THE DATA:
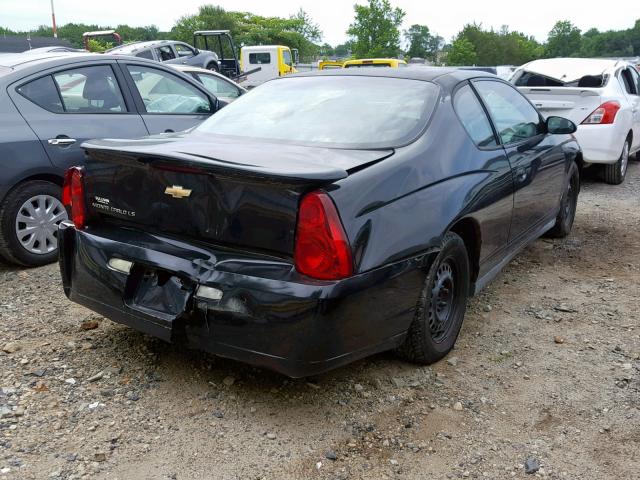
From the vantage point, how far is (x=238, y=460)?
255 centimetres

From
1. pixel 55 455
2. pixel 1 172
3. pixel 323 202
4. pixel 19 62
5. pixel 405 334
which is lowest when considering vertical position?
pixel 55 455

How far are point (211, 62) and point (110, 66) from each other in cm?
1504

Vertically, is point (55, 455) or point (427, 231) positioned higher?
point (427, 231)

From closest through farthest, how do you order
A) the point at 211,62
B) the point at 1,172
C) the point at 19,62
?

WHAT YOU NEED TO DO:
Rewrite every line of the records above, requests included, but leave out the pictures. In the answers only, multiply each number (the distances and the pixel coordinates) by 2.05 and round it to a whole number, rounding halves up.

TASK OUTPUT:
From the vantage point, how far is (x=238, y=460)?
523 centimetres

From
1. pixel 55 455
2. pixel 1 172
3. pixel 323 202
4. pixel 19 62
5. pixel 405 334
which is lowest when considering vertical position?
pixel 113 933

How far are point (211, 62) and point (110, 66) from each other in cm?
3083

Vertically, is point (55, 455) or point (427, 231) positioned higher?
point (875, 474)

From closest through farthest, how do you order
A) the point at 211,62
B) the point at 1,172
C) the point at 19,62
?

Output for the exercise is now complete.